Nada nos
revela mejor y con más diáfana precisión la parva angostura de nuestro
cristianismo occidental que el culto –sería decir mejor, la idolatría- que se
rinde al legendario aspecto mágico de la vida de Cristo. Me refiero, claro
está, al cristianismo medio de Europa y de América, y no a los grandes
temperamentos religiosos. Se admira más –dicho sea sin sombra de irreverencia-
al Cristo milagroso, al Cristo de la prestidigitación, que al héroe de la mayor
revelación espiritual del mundo, al héroe de la redención por la gracia del
espíritu, al maestro constructor de un nuevo mundo y de un nuevo hombre que
muere agónicamente en la cruz.

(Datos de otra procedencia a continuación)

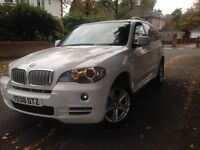 x5! factory white! 7 seater! low genuine miles!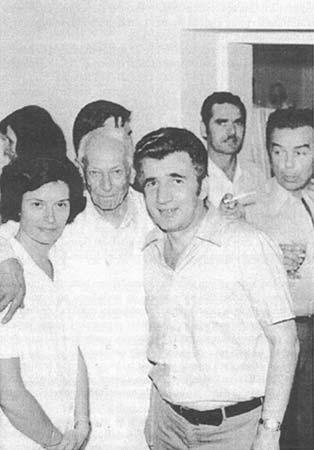 Dr Dragutin Hlubna sa saradnicima i prijateljima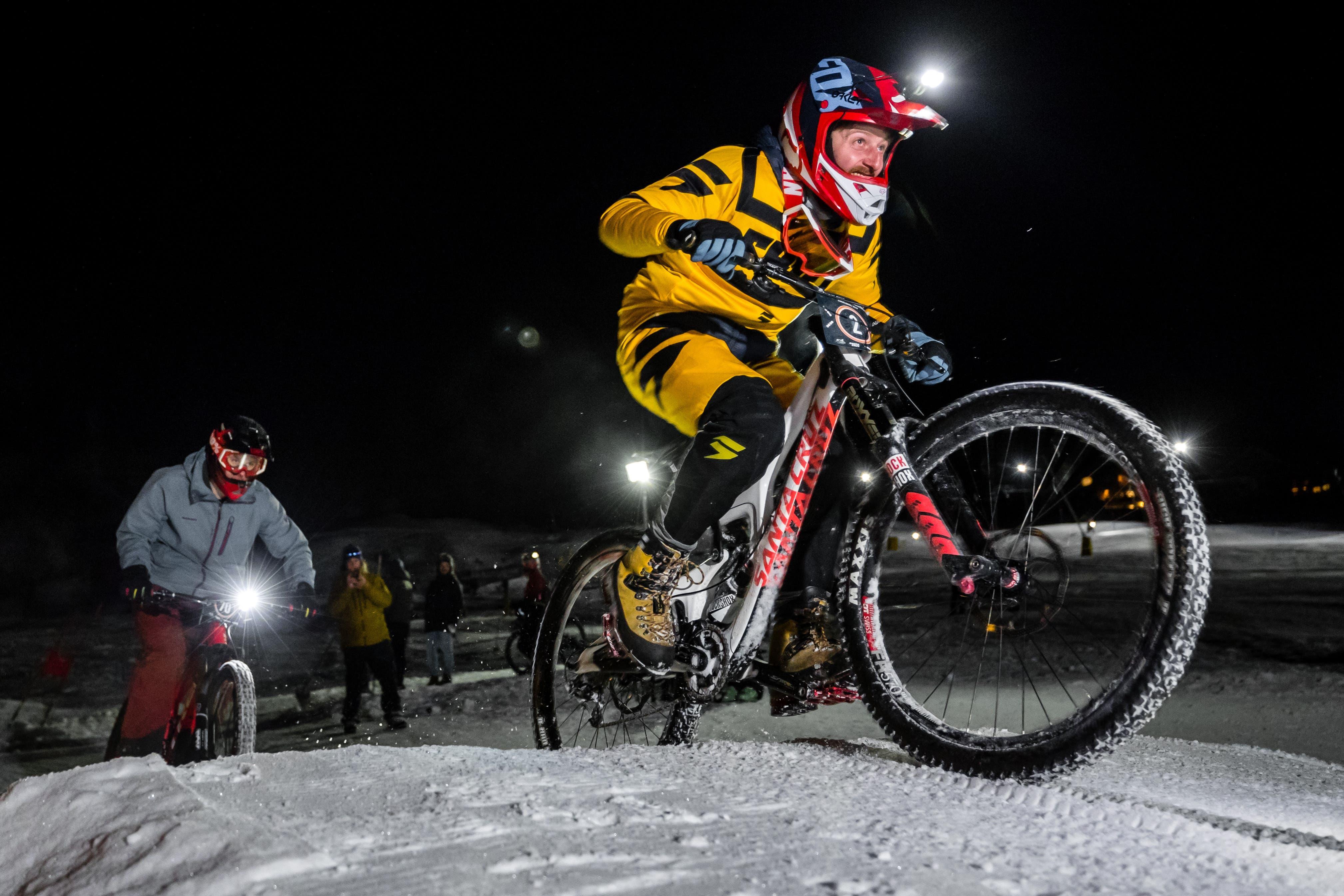 An der dritten Snow Bike Challenge absolvierten ambitionierte Biker einen Parcours. (Bild: Philipp Schmidli, Engelberg, 26. Januar 2019)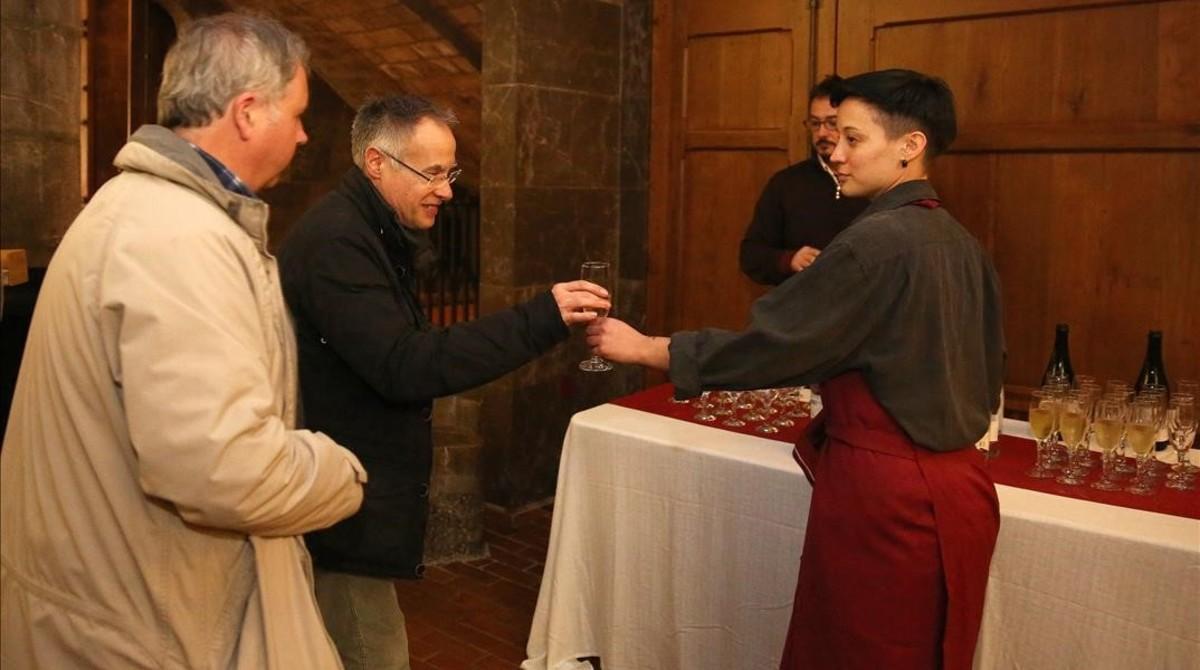 Zaira Sains, de Shuup, sirve copas de cava en el Palau Güell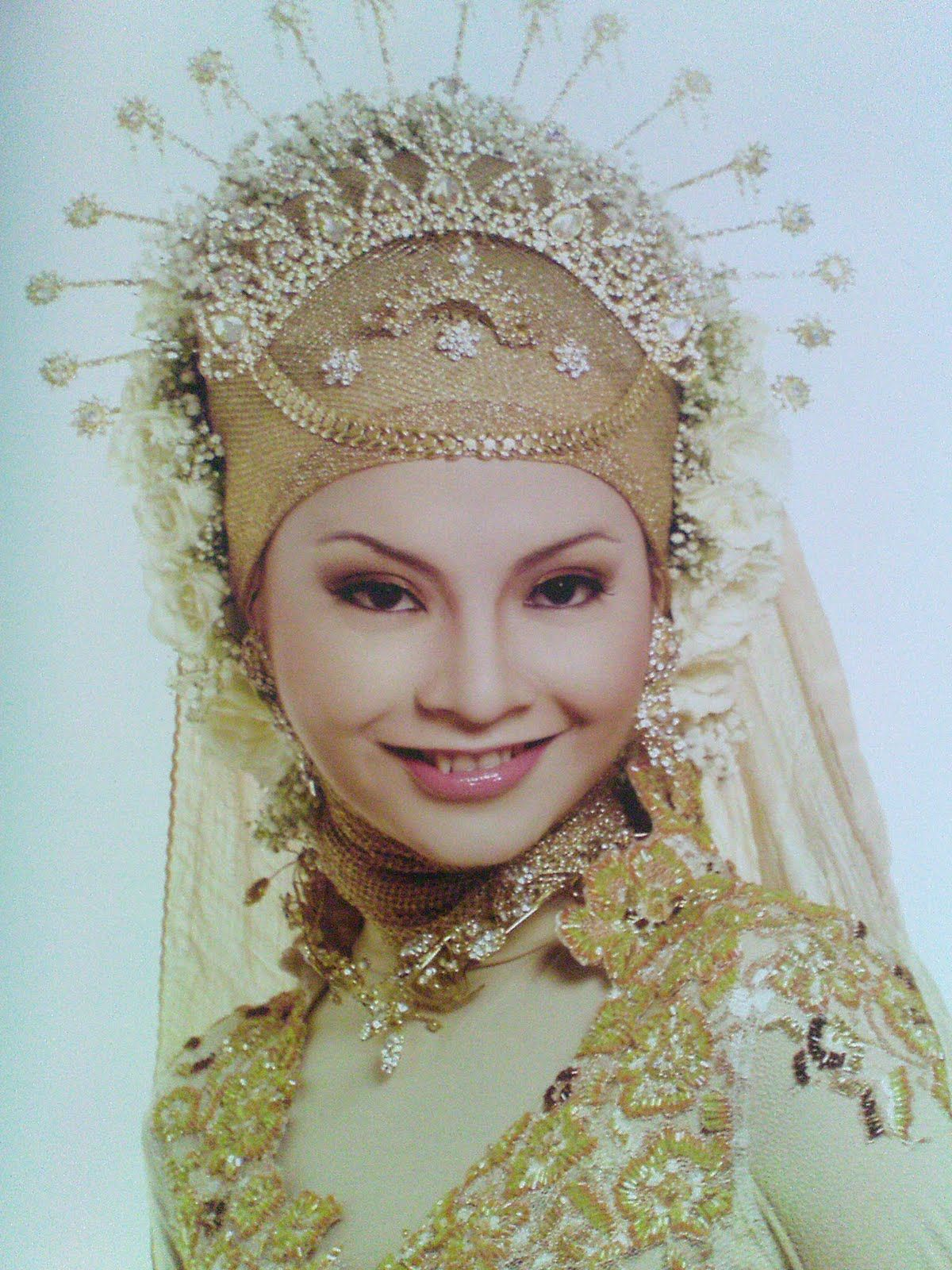 Style by M  Deddy | Wedding Hijab | Wedding hijab, Indonesian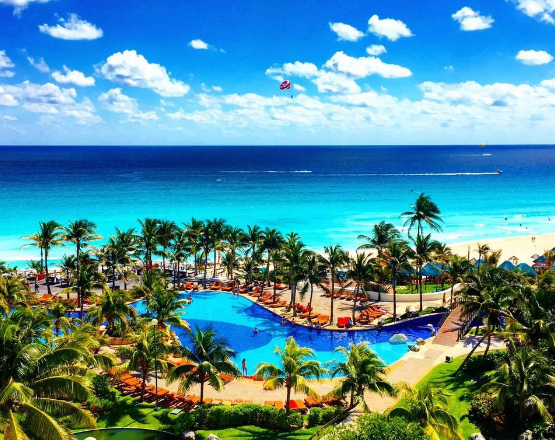 Grand Oasis Cancun >> Cancun Here I Come Staying At The Grand Oasis Cancun Pixie Dust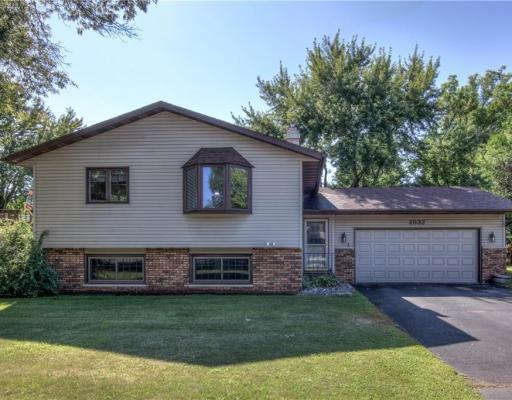 2832 Wellington Drive, Eau Claire - MLS# 1534998 - $179999.00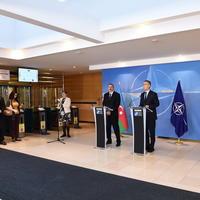 """Президент Ильхам Алиев и генсек НАТО выступили с заявлениями для печати <span class=""""color_red"""">- ФОТО</span>"""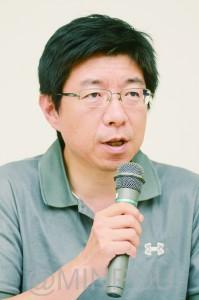 報告する駒井氏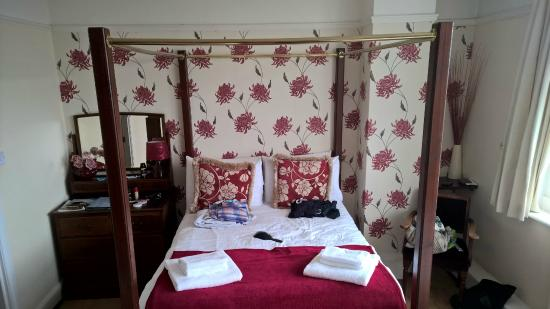 The Downs Hotel: Large room four post bed.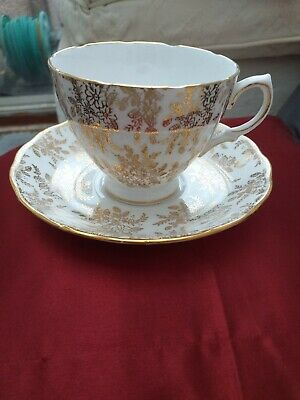 Royal Vale Cup And Saucer • 1£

Esto es lo que llamo –tal vez con demasiada
indiscreta precisión para el santonismo de las iglesias occidentales – el faquirismo
cristiano.
Este faquirismo espectacular que, sin duda,
fue necesario y explicable dentro de un pueblo semibárbaro, como técnica
operatoria, para fijar la atención huidiza del hombre de entonces sobre el
ingente hecho espiritual que se iniciaba, como la “palomita” del fotógrafo
sirve para aquietar la movilidad del niño y retratarlo, todavía llena a los
cristianos contemporáneos de estupor admirativo. Tal constatación nos indica
que el esencial espíritu del Mártir del Gólgota, aquel que cambia radicalmente
la concepción de la vida en el mundo antiguo, no ha penetrado aún profundamente
en el hombre occidental. De allí esa contraposición escandalosa entre su vida
cotidiana y la fe religiosa que profesa; esa antinomia exesperante entre su
actitud vital y los principios que proclama. Porque no se trata de la
congruente imperfección del discípulo ante el ideal de perfección que le
presenta el maestro, ni de que todavía no ha llegado la sazón de realizar el
Reino de los Cielos en la Tierra, sino del divorcio, radical interno o de la
frígida indiferencia ante las verdades fundamentales que dicen profesar.
De ordinario, las valías internas de Cristo
son ahogadas por sus actos externos, sus calidades espirituales por sus hechos
legendarios; su espíritu por el mito de su vida. La multiplicación de los panes
y de los peces, la conversión del agua en vino, la curación de los ciegos,
pongamos el caso, atestiguan y prueban más su misión divina, para el cristiano
común, que toda una vida radiante de sacrificio, que se yergue contra la
injusticia, contra los errores y las iniquidades de su época. El perdón y la
redención de María Magdalena, la prostituta, la pre-agonía angustiosa del
Huerto de los Olivos, la azotaina de los mercaderes en el templo, la ascensión
doliente a la infamia del Calvario; la dulzura, la poesía, la profundidad
humana de su palabra, son nada ante el temblor de la tierra, la desgarradura de
las cortinas del templo, el caminar de los paralíticos, la resurrección de
Lázaro y todo ese magismo espectacular de la leyenda cristiana. La maravilla
para los cristianos no es tanto el sacrificio y el martirio de una vida
consagrada a una fe, cuanto esos hechos dislocados que para su fuero interno se
les aparecen como ilógicos y absurdos. Es entonces que reclaman el auxilio de
la fe para creer en ellos, pero muy pocas veces o nunca la reclaman para vencer
el desmayo y la desesperanza de la carne en el áspero camino de perfección
espiritual que les señaló su Maestro. Que una varilla se suspenda por sí sola
en el aire, significa mucho más que toda la maravilla natural del Universo y de
la conciencia interna del hombre. He aquí nuestro cristianismo fetichista,
nuestro cristianismo de espectáculo y de circo.